As they did in 2006, the Cleveland Orchestra came to the Kennedy Center Concert Hall on Monday night for a concert sponsored by the Washington Performing Arts Society. After Washington, they will play a three-concert series at Carnegie Hall and then leave for an extended European tour. The Clevelanders were once arguably America’s best orchestra and were always classed among the Big Five symphonic ensembles in the country, a placement that more and more people believe Cleveland has lost.
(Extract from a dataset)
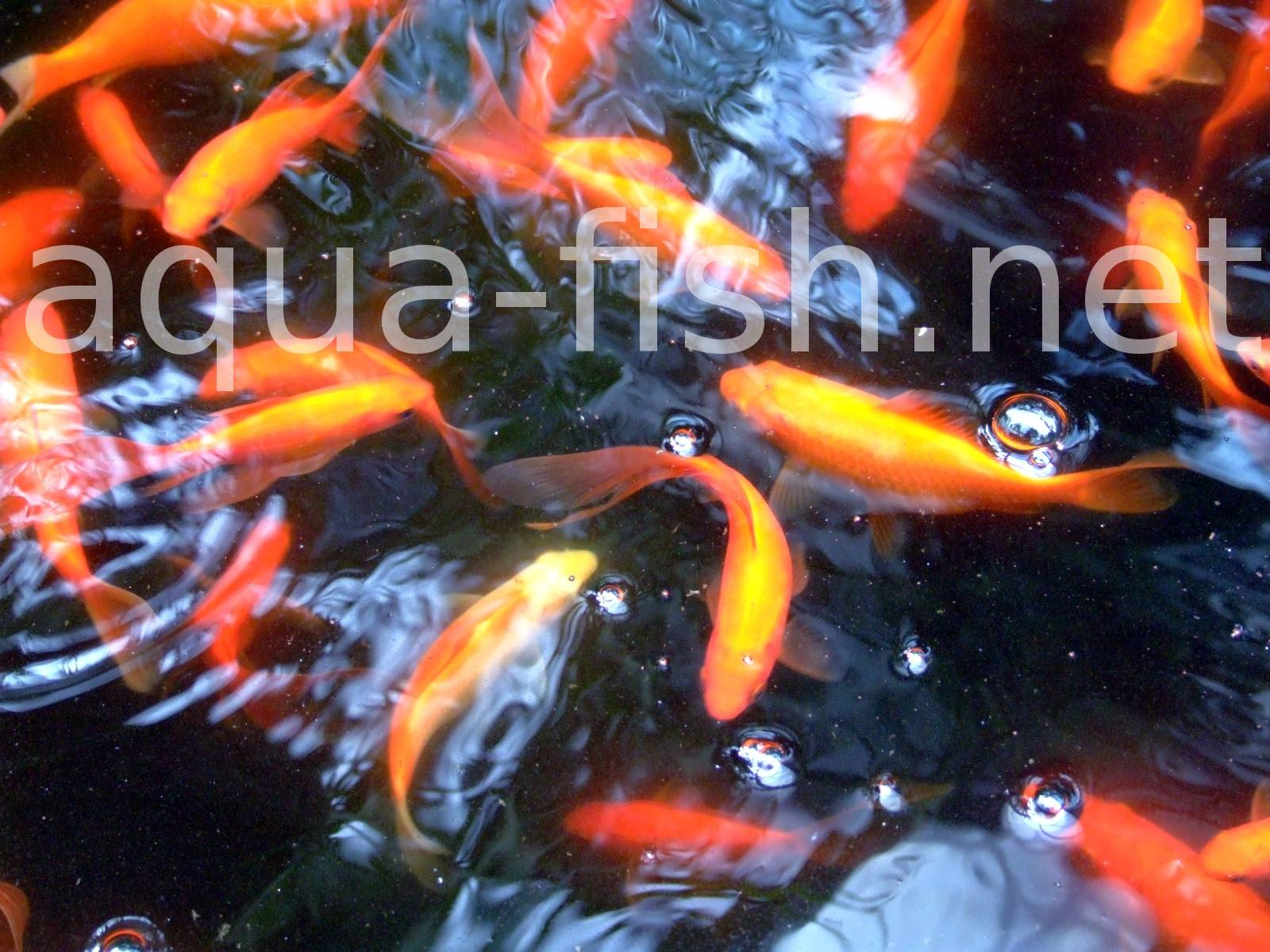 A page and forum about caring for goldfish in aquariums for What fish can live with goldfish in a pond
That downward trend may be reversed eventually by their ultra-talented and relatively young music director, Franz Welser-Möst.
Welser-Möst has had a rocky career, being driven out of his post with the London Philharmonic and then running into critical trouble here in the U.S. One of his staunchest defenders among music critics has been Norman Lebrecht, who must have felt vindicated this summer when Welser-Möst was appointed Music Director of the Vienna State Opera, beginning in 2010. If there were issues for Welser-Möst relating to the Cleveland musicians or administation, they appear to have been resolved, because his contract there has been extended until 2012. Whatever else one might criticize, he has helped to put the Cleveland Orchestra back on disc, with a recently released live performance of Beethoven’s Ninth Symphony.
Slender, aristocratic, and in formal tails, Welser-Möst led a strong performance, opening with Mozart’s Symphony No. 28 in C major, K. 200. His slightly over-fast tempo in the first movement led to some smudges in the violin section’s sixteenth notes. Overall, the strings seemed ponderous at times (perhaps there were too many of them?), making the brass and percussion sound recessed. The soft second movement showed a firm hand in control over the soft end of the dynamic spectrum, and the third movement had an aptly chosen tempo, just right for Allegretto.